= Henry Scogan =

English poet and royal tutor

Henry Scogan (also Scoggin) (c.1361–1407) was an English poet and royal tutor.

==Life==
Scogan belonged to a landowning Norfolk family; inn 1391 he succeeded his brother John as lord of Haviles. Becoming a courtier, he made the acquaintance of Geoffrey Chaucer, and became a poetic follower. Chaucer wrote a short poem Lenvoy a Scogan (1393).

In 1399 Scogan was granted letters of protection to attend Richard II of England on his expedition to Ireland. Subsequently, he became tutor to the four sons of Henry IV.

Scogan owned five Norfolk manors.

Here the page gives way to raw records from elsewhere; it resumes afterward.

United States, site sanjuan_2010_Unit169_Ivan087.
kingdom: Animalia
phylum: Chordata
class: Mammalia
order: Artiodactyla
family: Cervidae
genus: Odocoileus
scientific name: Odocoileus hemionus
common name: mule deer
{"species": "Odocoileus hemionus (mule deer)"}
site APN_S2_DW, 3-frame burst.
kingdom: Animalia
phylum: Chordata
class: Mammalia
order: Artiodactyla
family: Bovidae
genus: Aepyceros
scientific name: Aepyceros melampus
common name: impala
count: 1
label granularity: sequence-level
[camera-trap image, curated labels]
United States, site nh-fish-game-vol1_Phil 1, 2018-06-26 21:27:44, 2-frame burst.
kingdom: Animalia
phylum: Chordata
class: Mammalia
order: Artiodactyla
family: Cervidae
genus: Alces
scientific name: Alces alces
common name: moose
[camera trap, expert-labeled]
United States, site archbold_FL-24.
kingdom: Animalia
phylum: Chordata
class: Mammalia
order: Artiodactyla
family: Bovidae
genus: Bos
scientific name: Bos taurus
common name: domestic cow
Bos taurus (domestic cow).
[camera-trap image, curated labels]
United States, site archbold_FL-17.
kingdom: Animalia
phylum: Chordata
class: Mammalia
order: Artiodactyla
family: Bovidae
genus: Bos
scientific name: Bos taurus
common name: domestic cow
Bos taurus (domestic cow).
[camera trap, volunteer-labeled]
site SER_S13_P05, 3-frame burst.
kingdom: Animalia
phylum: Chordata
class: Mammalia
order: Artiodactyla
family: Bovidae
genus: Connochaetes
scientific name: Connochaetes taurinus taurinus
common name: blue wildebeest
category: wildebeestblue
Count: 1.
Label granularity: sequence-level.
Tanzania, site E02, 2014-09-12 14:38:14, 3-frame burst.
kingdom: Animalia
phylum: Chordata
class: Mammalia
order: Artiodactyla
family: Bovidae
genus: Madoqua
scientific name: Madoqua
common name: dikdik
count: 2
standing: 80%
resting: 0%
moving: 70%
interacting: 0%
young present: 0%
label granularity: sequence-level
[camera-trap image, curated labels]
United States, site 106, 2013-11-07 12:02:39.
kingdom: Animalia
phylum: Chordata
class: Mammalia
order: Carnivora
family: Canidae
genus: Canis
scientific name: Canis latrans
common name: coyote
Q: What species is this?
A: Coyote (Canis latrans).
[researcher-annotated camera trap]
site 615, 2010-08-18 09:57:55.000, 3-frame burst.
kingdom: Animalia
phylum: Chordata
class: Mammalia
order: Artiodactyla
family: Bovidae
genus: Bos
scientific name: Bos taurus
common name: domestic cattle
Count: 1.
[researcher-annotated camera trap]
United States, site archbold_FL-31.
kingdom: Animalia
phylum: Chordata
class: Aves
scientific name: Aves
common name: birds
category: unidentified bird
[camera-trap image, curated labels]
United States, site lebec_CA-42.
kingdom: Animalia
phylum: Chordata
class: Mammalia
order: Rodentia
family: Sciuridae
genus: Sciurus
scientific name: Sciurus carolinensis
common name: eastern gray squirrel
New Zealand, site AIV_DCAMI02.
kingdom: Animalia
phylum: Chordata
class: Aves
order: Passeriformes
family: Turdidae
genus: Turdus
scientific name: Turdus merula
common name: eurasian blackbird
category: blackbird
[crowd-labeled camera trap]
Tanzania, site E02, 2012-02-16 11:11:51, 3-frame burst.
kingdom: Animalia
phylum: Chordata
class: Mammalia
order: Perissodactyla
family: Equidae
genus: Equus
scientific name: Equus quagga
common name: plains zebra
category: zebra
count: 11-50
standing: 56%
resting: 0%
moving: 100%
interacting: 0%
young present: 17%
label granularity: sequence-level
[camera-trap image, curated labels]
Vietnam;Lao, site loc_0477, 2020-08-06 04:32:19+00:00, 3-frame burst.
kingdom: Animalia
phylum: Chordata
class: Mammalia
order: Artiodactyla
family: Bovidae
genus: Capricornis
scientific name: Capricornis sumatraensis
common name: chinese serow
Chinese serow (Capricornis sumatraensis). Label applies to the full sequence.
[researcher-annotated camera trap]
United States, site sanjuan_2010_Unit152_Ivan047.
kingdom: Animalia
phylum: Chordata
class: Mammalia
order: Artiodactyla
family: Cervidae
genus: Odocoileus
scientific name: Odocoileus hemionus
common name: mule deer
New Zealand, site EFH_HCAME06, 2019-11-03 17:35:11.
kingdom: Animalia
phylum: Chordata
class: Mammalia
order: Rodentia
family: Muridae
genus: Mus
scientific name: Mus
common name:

When he died in 1407, he was succeeded by his son Robert.

==Works==
In William Caxton's and later editions of Chaucer's Works there appears "moral ballad" composed by Scogan, for the sons of Henry IV. According to John Shirley (c.1366–1456), Scogan interpolated in it three stanzas by Chaucer.

Among manuscripts at Corpus Christi College, Oxford, there was a collection of metrical proverbs, headed Proverbium Scogani. It has been ascribed to Chaucer by John Urry, but also to Scogan.

==In literature==
Henry Scogan has been confused by some authors with John Scogan, jester to Edward IV, and possibly apocryphal. Shakespeare's mention of "Skogan" in 2 Henry IV, and Ben Jonson's character Scogan of The Fortunate Isles and Their Union, both partake of a composite myth; Inigo Jones made a sketch of Scogan for the use of the masque's actor. The pairing of poet-characters "Scogan" and "Skelton" was worked up in 1600 by Richard Hathway and William Rankins.